Peer review: MAJOR REVISIONS (C+). Notable contribution: mathematical proof that the paper’s footnote-2 normalization cancels for MI and D rankings. ~43 GPU-hours.

Nash Equilibrium

Nash (1950), PNAS. Computational verification of the existence theorem for equilibrium points in finite games, across 116 game instances. Largely verified for 2-player and zero-sum games. N-player verification weaker (96.7%).

Peer review: MAJOR REVISIONS (B−). Strong 2-player results. Red flags: one failed n-player game with unsupported “relaxed search” claim; results compilation script contains hardcoded verdicts not derived from data.

Honest outcomes Three of four replications received MAJOR REVISIONS from the independent reviewer. The system is not designed to produce confirmations — it is designed to produce accurate assessments. When results don’t replicate, or when the replication process itself has gaps, the Reviewer catches it. The Nash review, for instance, identified a likely fabricated claim about a “relaxed grid search” finding an approximate equilibrium with no supporting code or data.

Status and next steps

The v0.1 proof of concept is complete: four papers replicated end-to-end with full Advisor/RA/Reviewer pipelines, producing structured reports and independent peer reviews. The infrastructure — container system, CLI, orchestrator, three-role prompt suite — is validated and operational.

v0.1 — Proof of concept (complete)

Four replications completed across game theory, ML interpretability, NLP, and legal prediction. Three-role system validated. Independent reviewer phase catches genuine problems in all four.

v0.2 — Novel replications

Apply the lab to papers not yet replicated by others. Improved crash recovery, phase quality gates, enhanced live monitoring, and lessons-learned feedback into prompts. Target: April–May 2026.

v0.3 — The library

Public-facing components: web interface, community comments via GitHub Issues, progress dashboard, searchable catalog of replication attempts, RSS/Atom feed. Target: Summer 2026.

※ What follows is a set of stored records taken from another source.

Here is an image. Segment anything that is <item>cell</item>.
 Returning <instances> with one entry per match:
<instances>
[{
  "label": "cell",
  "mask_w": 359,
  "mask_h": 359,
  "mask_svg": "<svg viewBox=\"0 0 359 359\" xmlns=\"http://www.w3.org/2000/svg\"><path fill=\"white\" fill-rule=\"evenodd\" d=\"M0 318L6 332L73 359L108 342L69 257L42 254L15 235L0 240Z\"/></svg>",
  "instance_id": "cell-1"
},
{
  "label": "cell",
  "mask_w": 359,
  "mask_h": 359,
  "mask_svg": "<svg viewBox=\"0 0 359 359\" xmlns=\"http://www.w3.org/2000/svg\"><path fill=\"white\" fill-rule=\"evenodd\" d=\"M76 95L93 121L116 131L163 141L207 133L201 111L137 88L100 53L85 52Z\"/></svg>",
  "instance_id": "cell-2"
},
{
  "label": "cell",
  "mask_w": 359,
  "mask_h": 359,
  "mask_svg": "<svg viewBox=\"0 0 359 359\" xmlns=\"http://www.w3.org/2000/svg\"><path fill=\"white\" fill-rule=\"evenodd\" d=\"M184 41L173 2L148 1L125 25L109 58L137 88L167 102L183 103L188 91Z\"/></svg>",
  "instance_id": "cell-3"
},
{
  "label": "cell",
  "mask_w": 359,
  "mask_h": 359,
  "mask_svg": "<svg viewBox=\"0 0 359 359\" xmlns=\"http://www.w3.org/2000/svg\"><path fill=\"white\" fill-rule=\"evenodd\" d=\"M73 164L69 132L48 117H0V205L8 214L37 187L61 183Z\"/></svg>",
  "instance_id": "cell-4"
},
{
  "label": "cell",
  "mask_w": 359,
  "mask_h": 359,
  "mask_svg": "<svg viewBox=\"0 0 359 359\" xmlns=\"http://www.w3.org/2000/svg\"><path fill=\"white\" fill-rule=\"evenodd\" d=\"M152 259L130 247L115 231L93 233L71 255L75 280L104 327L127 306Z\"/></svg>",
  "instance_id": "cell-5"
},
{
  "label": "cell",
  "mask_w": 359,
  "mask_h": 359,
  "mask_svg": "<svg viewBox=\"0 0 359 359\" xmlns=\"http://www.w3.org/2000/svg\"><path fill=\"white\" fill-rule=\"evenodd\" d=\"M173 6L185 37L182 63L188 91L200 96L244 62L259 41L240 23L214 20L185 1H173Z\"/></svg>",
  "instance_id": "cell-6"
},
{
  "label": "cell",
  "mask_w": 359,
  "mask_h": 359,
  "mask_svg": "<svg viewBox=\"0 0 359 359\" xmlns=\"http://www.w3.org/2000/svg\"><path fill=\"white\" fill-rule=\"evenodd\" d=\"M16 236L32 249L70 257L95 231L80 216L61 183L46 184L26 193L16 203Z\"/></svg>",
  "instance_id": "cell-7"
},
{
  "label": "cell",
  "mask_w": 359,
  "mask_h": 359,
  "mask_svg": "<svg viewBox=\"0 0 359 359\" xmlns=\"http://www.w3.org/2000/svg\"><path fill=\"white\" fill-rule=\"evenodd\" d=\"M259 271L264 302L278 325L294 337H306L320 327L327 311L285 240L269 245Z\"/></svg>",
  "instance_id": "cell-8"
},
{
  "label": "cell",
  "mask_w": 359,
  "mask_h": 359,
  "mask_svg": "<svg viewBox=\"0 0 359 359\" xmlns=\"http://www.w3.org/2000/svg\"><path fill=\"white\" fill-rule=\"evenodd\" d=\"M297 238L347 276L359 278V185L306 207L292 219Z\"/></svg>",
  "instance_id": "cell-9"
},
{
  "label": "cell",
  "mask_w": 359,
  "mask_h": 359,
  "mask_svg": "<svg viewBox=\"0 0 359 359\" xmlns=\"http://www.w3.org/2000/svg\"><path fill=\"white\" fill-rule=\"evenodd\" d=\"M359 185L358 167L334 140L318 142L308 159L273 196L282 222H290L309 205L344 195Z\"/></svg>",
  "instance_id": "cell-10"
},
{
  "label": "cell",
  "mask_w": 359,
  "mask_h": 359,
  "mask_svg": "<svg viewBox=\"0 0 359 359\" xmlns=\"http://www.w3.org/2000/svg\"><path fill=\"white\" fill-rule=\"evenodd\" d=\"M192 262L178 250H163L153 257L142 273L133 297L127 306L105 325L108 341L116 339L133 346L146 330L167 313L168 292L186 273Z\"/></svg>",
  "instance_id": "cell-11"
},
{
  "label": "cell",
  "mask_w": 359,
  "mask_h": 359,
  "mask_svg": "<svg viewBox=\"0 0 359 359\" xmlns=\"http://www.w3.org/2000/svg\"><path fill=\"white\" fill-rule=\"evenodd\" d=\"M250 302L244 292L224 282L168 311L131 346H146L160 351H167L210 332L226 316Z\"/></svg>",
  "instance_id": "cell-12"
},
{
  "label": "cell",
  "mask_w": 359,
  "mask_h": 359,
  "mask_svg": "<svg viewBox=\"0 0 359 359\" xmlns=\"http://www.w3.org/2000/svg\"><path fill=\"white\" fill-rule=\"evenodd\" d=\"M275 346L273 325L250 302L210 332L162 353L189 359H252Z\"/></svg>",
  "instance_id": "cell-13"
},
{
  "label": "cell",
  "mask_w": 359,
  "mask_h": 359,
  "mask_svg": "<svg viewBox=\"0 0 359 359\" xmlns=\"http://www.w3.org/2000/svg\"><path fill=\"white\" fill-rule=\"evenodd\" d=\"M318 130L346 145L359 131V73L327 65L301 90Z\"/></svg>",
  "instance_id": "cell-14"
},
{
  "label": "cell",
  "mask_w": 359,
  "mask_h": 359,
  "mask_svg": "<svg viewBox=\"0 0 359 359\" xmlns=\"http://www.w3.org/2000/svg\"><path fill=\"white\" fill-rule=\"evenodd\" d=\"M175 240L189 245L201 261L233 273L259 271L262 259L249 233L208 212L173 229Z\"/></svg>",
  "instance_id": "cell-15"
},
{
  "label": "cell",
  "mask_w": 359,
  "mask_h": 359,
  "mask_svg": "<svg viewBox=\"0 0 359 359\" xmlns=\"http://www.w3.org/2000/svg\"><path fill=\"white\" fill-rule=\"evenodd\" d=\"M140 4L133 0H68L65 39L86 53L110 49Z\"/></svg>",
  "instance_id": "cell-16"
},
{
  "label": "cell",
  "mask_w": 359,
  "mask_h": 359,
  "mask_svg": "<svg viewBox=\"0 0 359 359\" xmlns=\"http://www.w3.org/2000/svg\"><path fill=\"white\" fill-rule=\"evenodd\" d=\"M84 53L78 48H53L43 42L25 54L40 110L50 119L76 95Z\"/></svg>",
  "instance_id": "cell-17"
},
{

v0.4 — Interchange integration

Potential migration to Interchange coordination infrastructure for richer agent primitives, standardized observability, and cross-project analytics. Timeline depends on Interchange maturity.

The Replication Laboratory is simultaneously a tool that produces valuable replication attempts, a research platform for studying AI research agents, and a public good accumulating knowledge about what replicates and what doesn’t.